Excerpt from a dataset

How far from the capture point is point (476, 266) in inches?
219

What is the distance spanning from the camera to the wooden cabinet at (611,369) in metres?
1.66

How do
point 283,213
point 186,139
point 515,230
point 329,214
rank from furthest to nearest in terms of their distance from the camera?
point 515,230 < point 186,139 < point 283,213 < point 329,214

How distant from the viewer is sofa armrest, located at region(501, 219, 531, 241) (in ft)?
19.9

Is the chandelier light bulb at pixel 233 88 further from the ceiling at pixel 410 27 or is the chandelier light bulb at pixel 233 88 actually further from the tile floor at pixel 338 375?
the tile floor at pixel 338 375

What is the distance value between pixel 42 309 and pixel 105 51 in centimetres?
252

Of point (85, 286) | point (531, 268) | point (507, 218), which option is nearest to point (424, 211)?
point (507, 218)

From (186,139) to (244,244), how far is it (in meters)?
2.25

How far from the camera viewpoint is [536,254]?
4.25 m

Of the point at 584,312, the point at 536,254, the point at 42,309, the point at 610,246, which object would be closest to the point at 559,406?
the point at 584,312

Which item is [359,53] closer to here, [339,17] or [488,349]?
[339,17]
--
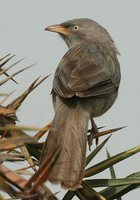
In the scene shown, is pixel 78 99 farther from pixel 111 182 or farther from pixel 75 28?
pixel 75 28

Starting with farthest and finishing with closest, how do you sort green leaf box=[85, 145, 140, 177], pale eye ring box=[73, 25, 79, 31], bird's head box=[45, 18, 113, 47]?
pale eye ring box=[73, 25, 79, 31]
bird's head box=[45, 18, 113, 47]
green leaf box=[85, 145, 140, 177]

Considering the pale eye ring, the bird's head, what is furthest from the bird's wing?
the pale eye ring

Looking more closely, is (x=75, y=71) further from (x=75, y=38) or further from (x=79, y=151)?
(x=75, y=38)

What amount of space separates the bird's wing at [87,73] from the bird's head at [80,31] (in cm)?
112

=== GIVEN EXERCISE ===
List every line of the records that contains the word "green", treating uppercase and lowercase as different.

=== SOLUTION TO THE EXERCISE ===
Starting with farthest and finishing with closest, how do you sort green leaf box=[85, 145, 140, 177], pale eye ring box=[73, 25, 79, 31], bird's head box=[45, 18, 113, 47]?
green leaf box=[85, 145, 140, 177]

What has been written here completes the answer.